41 - Siren Lament

300 44 3
                                    

Setelah kejadian itu, ia tak pernah kembali lagi ke Gusu maupun membalas surat Lan Xichen. Persetan dibilang pengecut atau apa pun, Jiang Cheng tidak perduli!

Dengan mata sembab dan memerah, hal itu sangat memalukan sehingga harus pulang diam-diam untuk menuju ke ruang pribadinya. Hanya di situlah, ia memasang mantera bisu suara dan mulai menangis untuk sekali lagi dalam tiga puluh tahun lebih hidupnya. Jujur saja, ia tidak suka menangis tapi dadanya sesak setelah dari perpisahan mereka sehingga jika tak dikeluarkan, maka harus membutuhkan orang untuk jadi pelampiasan emosinya. Akhirnya pada saat menjelang subuh, Jiang Cheng bersikap seperti tidak ada kesenduan dari kemarin malam dan menjadi Ketua Sekte Jiang yang bertangan besi seperti yang seharusnya.

Keesokkan hari, beberapa minggu, hingga tiga bulan berlalu dengan mengetahui kalau besok sama saja dengan hari lain yang akan datang. Temperamennya semakin memburuk, para anak buah juga semakin kewalahan akan kemarahan sang pemimpin kalau bersantai sedikit saja, dan mulai semakin gila bekerja untuk mencoba ambisius di batas. Meski sekarang musim panas, ia tetap bekerja sampai gulungan harian selesai dibaca olehnya. Hal itu berulang terus menerus hingga wakil tangan kanannya pun juga mulai mengkhawatirkan kelakuan workaholic sang ketua.

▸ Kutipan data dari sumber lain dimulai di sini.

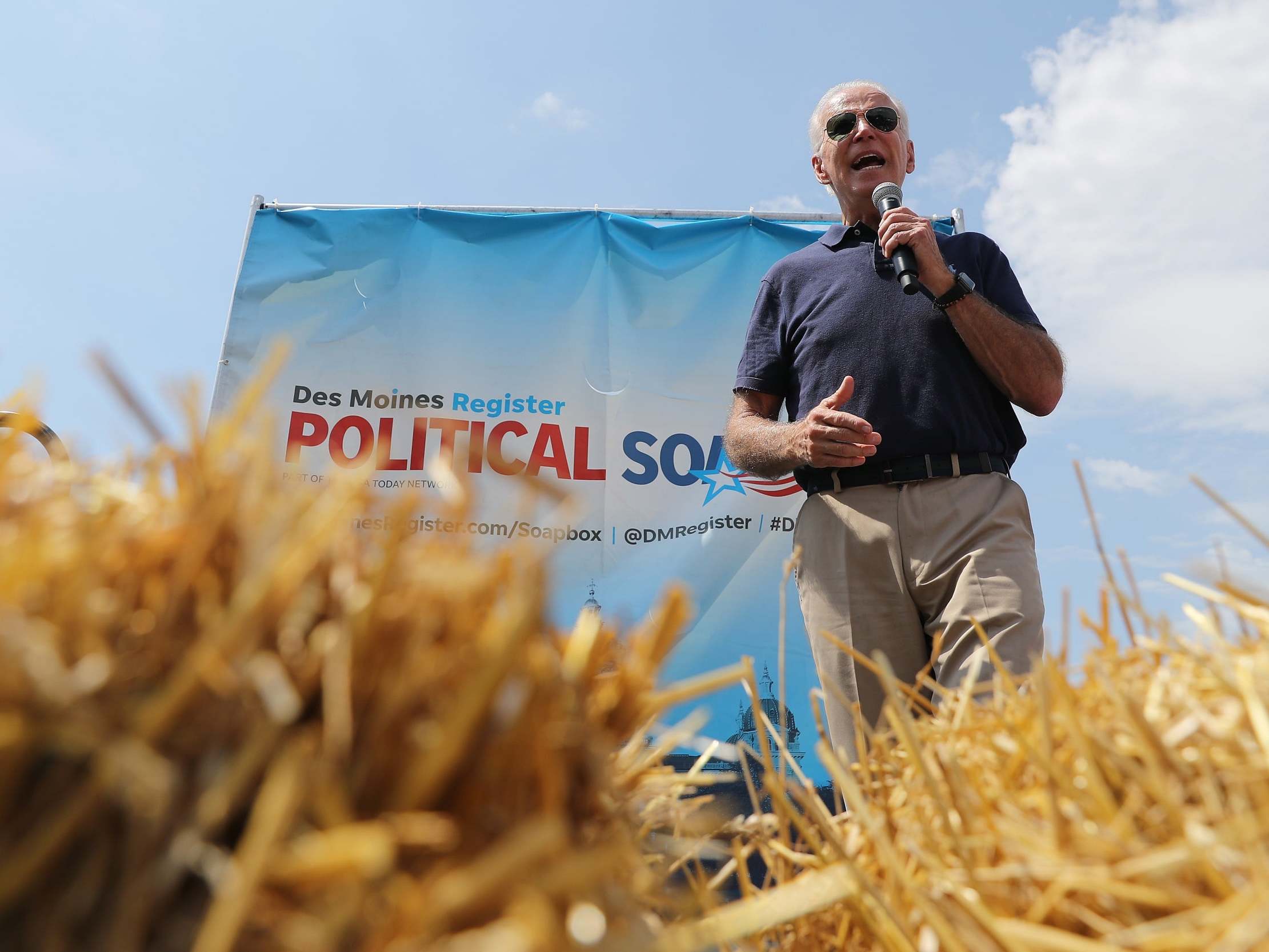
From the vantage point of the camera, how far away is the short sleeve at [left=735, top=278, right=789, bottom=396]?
1.55 meters

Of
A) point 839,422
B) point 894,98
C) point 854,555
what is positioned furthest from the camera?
point 894,98

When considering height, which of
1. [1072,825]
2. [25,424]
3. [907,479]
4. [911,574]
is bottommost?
[1072,825]

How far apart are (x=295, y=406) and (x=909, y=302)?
6.53 ft

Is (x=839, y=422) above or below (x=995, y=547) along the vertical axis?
above

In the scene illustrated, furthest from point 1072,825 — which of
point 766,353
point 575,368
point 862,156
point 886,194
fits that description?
point 575,368

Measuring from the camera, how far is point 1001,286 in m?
1.52

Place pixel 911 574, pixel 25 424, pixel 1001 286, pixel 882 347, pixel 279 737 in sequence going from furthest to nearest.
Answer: pixel 1001 286
pixel 882 347
pixel 911 574
pixel 25 424
pixel 279 737

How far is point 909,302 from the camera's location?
1444 millimetres

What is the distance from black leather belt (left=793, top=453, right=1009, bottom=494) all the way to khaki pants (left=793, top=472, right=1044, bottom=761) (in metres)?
0.01

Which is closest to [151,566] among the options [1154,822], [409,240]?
[1154,822]

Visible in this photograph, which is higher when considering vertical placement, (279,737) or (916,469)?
(916,469)

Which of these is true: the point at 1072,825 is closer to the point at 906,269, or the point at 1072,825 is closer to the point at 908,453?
the point at 908,453

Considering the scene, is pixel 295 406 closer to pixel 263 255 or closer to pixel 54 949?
pixel 263 255

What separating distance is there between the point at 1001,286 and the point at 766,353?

Sekarang, Jiang Cheng tengah mengurus dokumen di ruang kerja seperti biasanya pada jam tiga sore kala itu. Ia mencoba fokus membaca laporan yang baru datang kemarin. Bukan hal besar, hanya soal laporan pembangunan renovasi dermaga yang sudah mulai berkembang pesat untuk bagian pariwisata.

Tangannya kanannya mencoba mengambil kuas tapi lengannya tersenggol tumpukan gulungan doumen yang sudah dia susun tadi, membuatnya jatuh dari meja ke lantai kayu.

Lelaki Yunmeng itu mendecih sambil merunduk untuk mengambil serta menyusun kembali gulungan yang berantakan. Namun, sebuah benda jatuh ke lantai dari balik saku lengannya.

Jiang Cheng terdiam sesaat dan perlahan mengambil barang tersebut, duduk perlahan sembari memandangi sebuah jepit.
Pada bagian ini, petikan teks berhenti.